Oxford and AstraZeneca

The University of Oxford, in collaboration with AstraZeneca, is closing in on the development of the Covid vaccine. The interim trial data from the Phase 3 trials of it show that it is effective in providing a higher level of prevention and protection from the Covid-19 virus. The vaccine that Oxford and AstraZeneca are developing is a viral vector vaccine, and have planned to produce a billion doses of the vaccine.

Director of the Oxford Vaccine Group and Chief Investigator of the Oxford Vaccine Trial, Professor Andrew Pollard said in a statement, “These findings show that we have an effective vaccine that will save many lives. Excitingly, we have found that one of our dosing regimens maybe around 90% effective and if this regimen is used, more people could be vaccinated with a planned vaccine supply. Today’s announcement is only possible thanks to many volunteers in our trial, and the hard-working and talented team of researchers based around the world.”

The method or technology that Oxford and AstraZeneca have used to develop the vaccine is the viral vector. This method resembles the one used by Pfizer and Moderna, which uses the genetic material of the coronavirus. However, the Moderna and Pfizer-BioNTech vaccines both use mRNA, but Oxford uses DNA instead as their platform for delivering the genetic instructions. Oxford delivers the DNA to cells with the help of another virus known as an adenovirus.

A harmless virus called adenovirus is used to trigger human cells to develop antigens which ignite the manufacturing of antibodies by the human immune system. The development of coronavirus antigens doesn’t cause any serious harm to the human body. According to the Washington Post, a person will need two doses of this Oxford/AstraZeneca, with a gap of a month, to be effective against the coronavirus.

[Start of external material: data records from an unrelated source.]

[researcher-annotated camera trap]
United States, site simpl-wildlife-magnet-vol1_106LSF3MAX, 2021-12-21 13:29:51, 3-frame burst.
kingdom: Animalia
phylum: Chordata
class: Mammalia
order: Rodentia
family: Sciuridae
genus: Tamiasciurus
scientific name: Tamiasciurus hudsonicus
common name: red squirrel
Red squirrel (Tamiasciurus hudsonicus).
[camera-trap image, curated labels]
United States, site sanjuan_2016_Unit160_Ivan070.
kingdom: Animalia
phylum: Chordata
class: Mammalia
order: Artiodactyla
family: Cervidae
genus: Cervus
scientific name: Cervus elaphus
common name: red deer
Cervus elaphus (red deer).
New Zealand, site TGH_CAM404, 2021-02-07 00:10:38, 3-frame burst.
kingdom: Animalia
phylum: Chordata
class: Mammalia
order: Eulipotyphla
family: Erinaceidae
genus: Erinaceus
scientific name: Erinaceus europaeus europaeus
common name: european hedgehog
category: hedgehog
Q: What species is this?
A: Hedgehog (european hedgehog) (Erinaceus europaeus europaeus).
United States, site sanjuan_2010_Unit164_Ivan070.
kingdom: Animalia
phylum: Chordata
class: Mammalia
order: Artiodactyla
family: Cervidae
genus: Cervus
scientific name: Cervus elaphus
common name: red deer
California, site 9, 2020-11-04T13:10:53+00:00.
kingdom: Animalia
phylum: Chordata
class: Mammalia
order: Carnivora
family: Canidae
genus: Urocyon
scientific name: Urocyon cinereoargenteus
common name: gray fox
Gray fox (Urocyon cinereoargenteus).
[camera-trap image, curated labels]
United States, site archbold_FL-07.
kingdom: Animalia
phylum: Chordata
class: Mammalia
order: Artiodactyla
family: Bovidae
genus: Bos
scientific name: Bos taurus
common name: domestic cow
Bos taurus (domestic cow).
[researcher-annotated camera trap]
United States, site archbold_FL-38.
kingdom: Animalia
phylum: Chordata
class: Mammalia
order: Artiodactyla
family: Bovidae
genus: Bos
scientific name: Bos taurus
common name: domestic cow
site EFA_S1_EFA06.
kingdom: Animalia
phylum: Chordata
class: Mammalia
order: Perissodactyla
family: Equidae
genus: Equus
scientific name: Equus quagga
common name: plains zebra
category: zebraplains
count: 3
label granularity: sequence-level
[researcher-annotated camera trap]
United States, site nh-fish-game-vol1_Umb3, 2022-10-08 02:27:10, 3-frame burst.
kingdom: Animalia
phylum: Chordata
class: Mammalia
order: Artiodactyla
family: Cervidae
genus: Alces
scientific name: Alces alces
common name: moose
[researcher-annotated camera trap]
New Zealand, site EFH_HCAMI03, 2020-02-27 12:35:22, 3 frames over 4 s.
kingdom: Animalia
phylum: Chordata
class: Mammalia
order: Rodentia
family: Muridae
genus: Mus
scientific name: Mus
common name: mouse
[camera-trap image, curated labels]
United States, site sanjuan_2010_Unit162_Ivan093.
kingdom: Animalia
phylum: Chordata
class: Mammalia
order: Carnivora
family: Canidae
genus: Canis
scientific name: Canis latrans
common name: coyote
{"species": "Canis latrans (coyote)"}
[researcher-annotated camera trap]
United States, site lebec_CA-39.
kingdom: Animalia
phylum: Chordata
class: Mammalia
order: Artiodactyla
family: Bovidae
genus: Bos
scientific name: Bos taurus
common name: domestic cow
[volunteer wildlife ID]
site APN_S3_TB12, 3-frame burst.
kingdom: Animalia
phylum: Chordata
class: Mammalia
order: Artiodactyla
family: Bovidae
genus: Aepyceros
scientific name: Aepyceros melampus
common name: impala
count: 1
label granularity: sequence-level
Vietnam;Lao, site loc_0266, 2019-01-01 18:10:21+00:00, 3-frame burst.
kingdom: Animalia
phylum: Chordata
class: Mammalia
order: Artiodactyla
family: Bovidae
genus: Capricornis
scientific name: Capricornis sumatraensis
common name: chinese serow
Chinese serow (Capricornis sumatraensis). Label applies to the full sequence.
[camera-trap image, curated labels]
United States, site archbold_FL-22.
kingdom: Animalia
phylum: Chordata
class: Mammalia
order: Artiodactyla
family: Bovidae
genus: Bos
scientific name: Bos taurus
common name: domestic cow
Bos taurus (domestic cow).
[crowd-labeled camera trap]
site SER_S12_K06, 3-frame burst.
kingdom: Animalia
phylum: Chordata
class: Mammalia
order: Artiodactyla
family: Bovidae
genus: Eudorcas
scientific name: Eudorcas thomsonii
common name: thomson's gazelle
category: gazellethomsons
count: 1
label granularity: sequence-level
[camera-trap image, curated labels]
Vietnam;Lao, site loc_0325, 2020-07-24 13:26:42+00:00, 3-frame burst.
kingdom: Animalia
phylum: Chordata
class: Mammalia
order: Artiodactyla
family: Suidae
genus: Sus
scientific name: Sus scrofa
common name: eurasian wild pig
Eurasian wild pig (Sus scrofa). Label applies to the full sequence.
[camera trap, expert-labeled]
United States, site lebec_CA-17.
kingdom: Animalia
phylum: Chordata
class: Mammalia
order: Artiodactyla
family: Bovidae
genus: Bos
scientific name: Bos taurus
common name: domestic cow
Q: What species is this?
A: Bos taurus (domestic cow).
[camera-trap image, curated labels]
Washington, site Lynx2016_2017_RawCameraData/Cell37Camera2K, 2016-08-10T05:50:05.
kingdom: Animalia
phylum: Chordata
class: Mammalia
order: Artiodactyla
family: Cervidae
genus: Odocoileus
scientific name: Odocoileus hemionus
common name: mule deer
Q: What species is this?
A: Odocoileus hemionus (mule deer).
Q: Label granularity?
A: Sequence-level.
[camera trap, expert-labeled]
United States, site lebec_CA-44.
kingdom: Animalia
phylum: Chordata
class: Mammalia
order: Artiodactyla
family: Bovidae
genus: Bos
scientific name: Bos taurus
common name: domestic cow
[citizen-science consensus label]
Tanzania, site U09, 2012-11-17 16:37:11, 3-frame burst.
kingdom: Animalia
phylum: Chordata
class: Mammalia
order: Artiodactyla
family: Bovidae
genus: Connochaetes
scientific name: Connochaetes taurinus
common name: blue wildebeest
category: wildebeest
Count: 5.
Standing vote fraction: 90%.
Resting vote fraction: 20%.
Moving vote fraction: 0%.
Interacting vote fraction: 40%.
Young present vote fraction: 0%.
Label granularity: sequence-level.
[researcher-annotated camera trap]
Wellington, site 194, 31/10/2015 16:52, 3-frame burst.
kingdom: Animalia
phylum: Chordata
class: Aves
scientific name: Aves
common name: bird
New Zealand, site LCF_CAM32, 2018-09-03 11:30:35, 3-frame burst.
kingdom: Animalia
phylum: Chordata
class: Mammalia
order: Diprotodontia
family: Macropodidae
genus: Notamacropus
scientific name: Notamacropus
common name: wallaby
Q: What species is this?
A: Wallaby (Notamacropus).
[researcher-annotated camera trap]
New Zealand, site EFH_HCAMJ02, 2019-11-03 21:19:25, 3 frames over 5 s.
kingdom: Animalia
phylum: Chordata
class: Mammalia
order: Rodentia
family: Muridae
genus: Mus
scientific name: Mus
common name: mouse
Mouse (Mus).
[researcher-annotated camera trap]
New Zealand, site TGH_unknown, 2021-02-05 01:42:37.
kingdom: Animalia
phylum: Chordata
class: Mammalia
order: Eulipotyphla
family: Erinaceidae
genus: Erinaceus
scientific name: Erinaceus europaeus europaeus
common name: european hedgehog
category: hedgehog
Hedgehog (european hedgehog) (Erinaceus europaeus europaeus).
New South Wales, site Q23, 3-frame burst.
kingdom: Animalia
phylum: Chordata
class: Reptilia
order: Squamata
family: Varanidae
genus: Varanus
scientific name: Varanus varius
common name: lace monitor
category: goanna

Oxford/AstraZeneca will be available in the US and the country has already made a deal of it. The US and India have both ordered about 500 million doses of this vaccine. These doses will be delivered to the US as soon as the development process is completed and gets approval from the authorities of the country. The price is kept minimum as Oxford and AstraZeneca have committed to providing the vaccine at subsidized rates. It only costs about $3 to $4 per dose

READ: What we learned about COVID-19 pandemic masks in 2020

The bottom line is, whatever type of vaccine is developed and through whichever technology and method, what’s important is the development and availability of the vaccine to everyone. The world has already suffered a lot because of the unfortunate Covid-19 pandemic. A great vaccine is around the corner and the dark days are hopefully over soon with the easy and convenient availability of it.